== The problem ==
Word for word, restate the lines of the listing below from the line with "adidas Cross Up" through the line with "Symbolbild: Fake News", and do not include the pictures.

== Materials provided ==
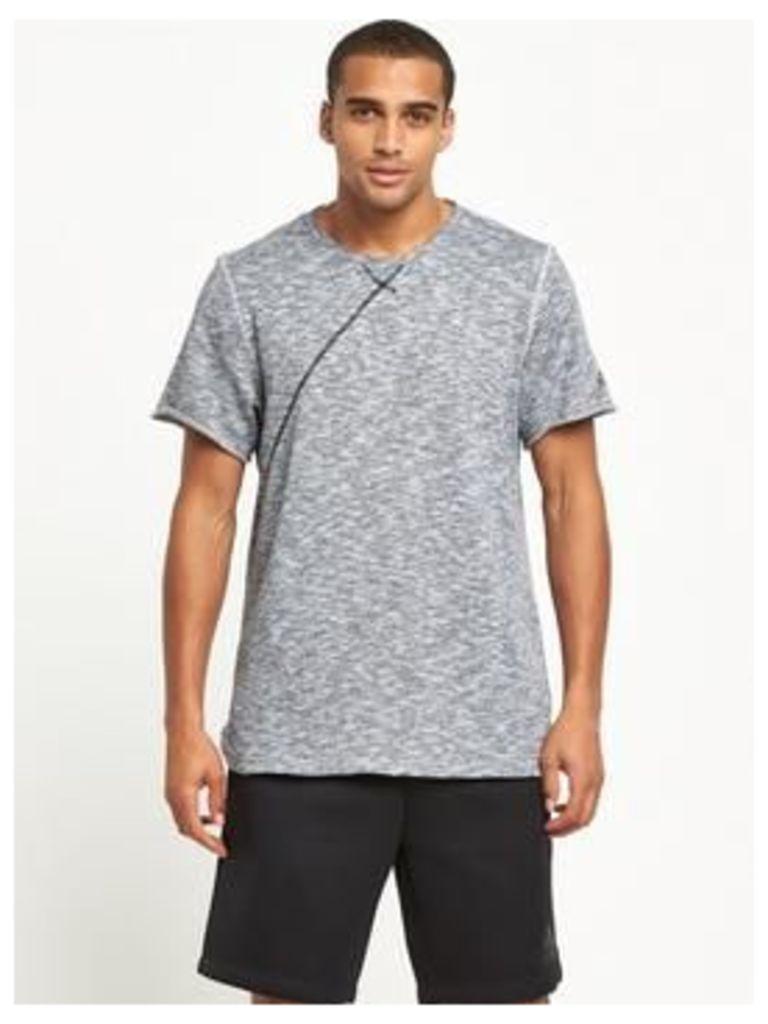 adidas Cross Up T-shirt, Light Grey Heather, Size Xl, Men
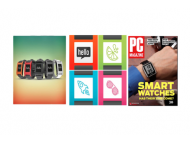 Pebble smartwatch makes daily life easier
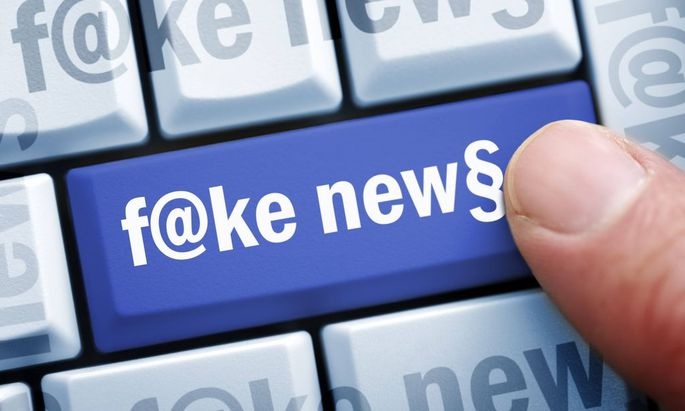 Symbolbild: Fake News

* * *

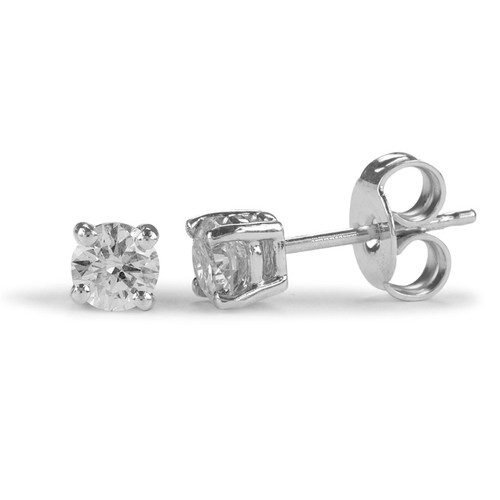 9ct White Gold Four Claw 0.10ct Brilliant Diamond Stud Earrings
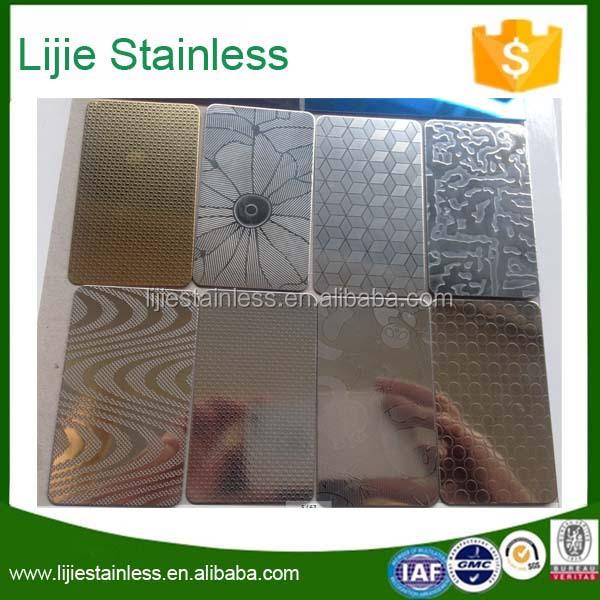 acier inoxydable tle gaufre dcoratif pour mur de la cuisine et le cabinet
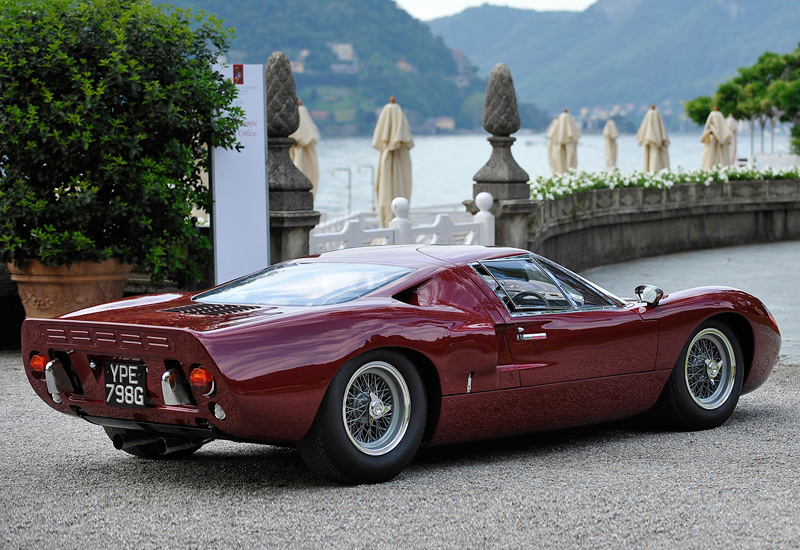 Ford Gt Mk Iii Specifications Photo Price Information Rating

---

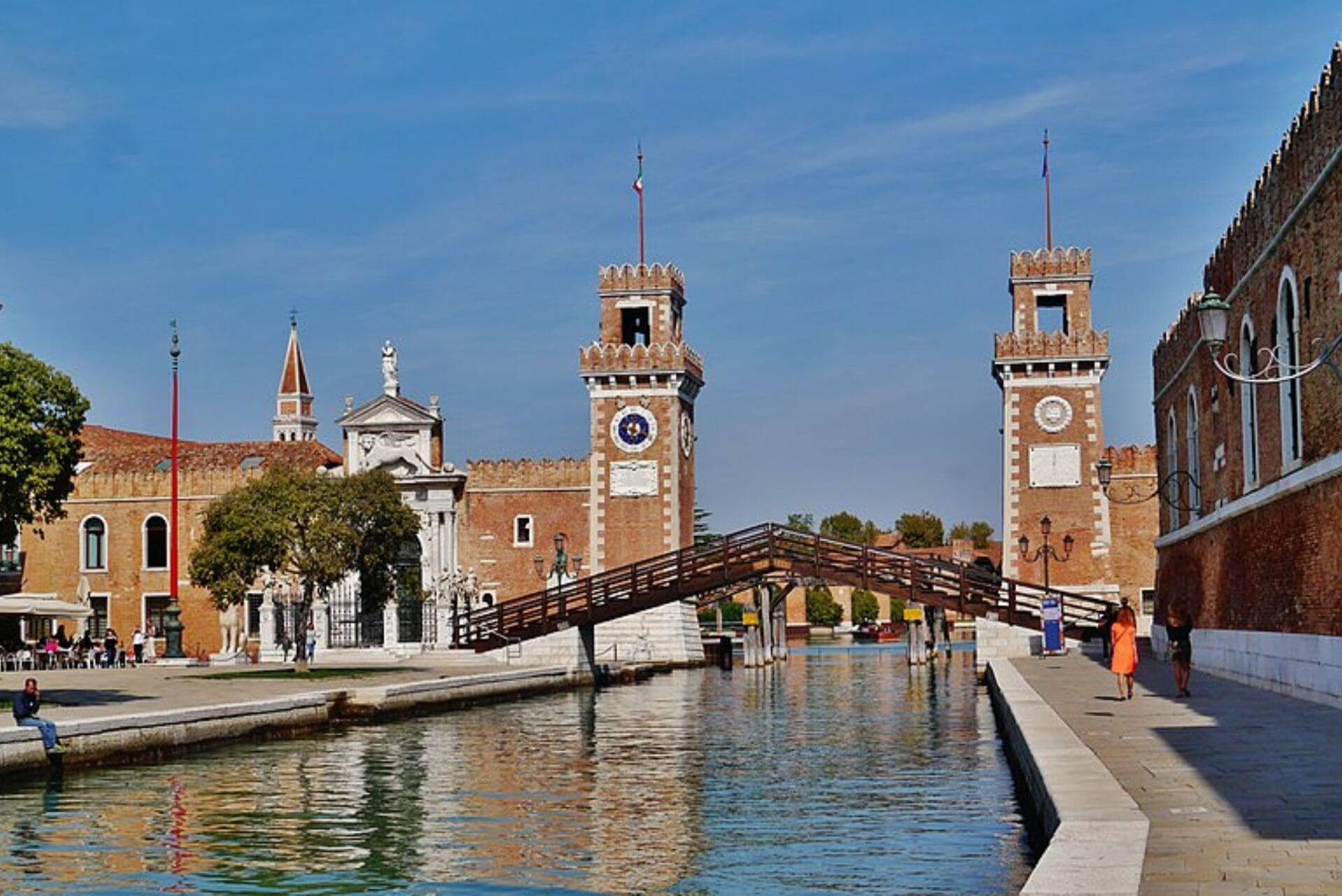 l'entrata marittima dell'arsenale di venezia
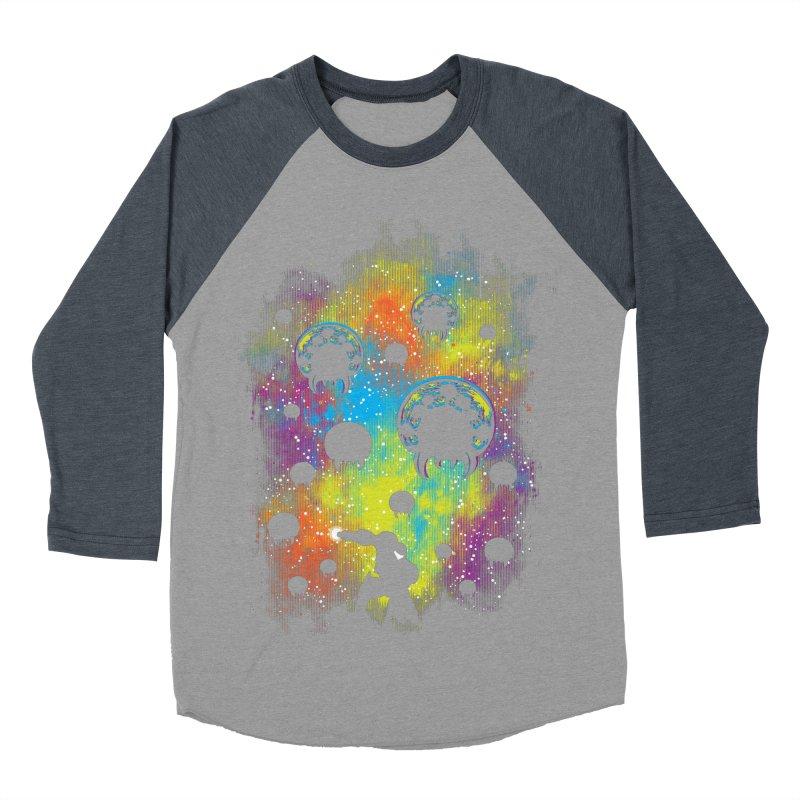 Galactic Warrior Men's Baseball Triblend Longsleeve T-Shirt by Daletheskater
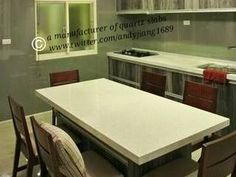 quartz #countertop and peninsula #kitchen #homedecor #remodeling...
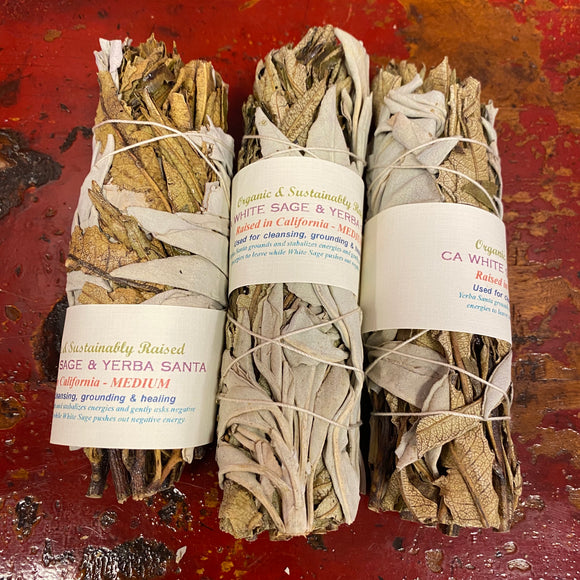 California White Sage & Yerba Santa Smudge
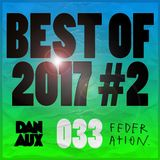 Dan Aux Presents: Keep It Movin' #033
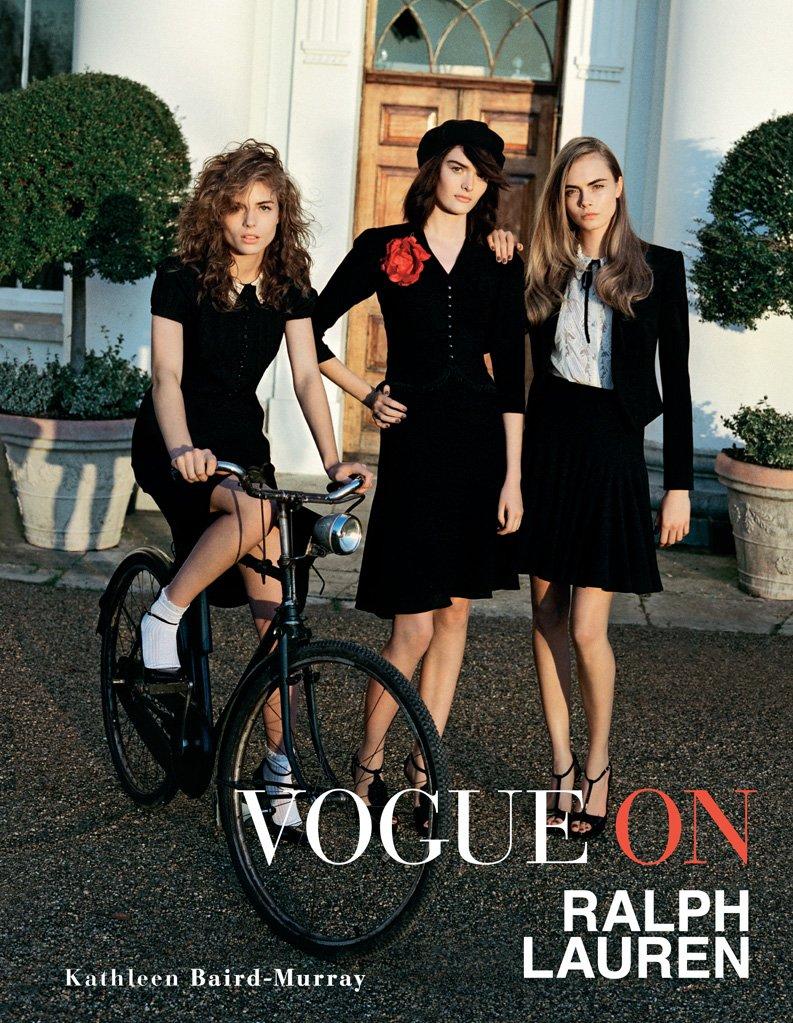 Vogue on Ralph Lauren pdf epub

== Solution to the problem ==
 adidas Cross Up T-shirt, Light Grey Heather, Size Xl, Men
 Pebble smartwatch makes daily life easier
 Symbolbild: Fake News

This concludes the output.